CONFIDENTIAL INFORMATION: SURVEY OF PERMISSIBLE CONSTRAINTS AND DISCLOSURE REQUIREMENTS

JurisdictionDerecho Internacional
Mineral Development in Latin America
(Nov 1997)

CHAPTER 18A
CONFIDENTIAL INFORMATION: SURVEY OF PERMISSIBLE CONSTRAINTS AND DISCLOSURE REQUIREMENTS

John C. Lacy
DeConcini McDonald Yetwin & Lacy, P.C.
Tucson, Arizona

CONFIDENTIAL INFORMATION: PART ONE, THE COMMON LAW ANALYSIS

I. Introduction

A review of the papers presented before institutes of the Rocky Mountain Mineral Law Foundation reveals that no less than 21 papers have been presented related to protection or disclosure of confidential information. A list of these papers is provided as Appendix A to this paper. These investigations can be divided into the areas of (1) protection against disclosure of confidential information to unauthorized persons by employees, former employees and third parties (2) requirements that may be imposed to disclose proprietary and confidential information during the course of negotiations, and (3) laws and regulations regarding disclosure to ensure that investors or potential investors are not misled regarding the value of mineral properties.

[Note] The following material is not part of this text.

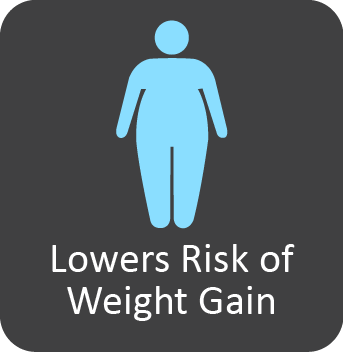 Sit/Stand Desks Lower the Risk of Weight Gain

The investigations have been principally based upon common law concepts, and the purpose of the first part of this paper is to provide background for Latin American lawyers to understand what procedures and requirements are imposed on mining companies that may have their practices examined in a common law country. The second part of this paper focuses on an analysis of these subjects in Latin America.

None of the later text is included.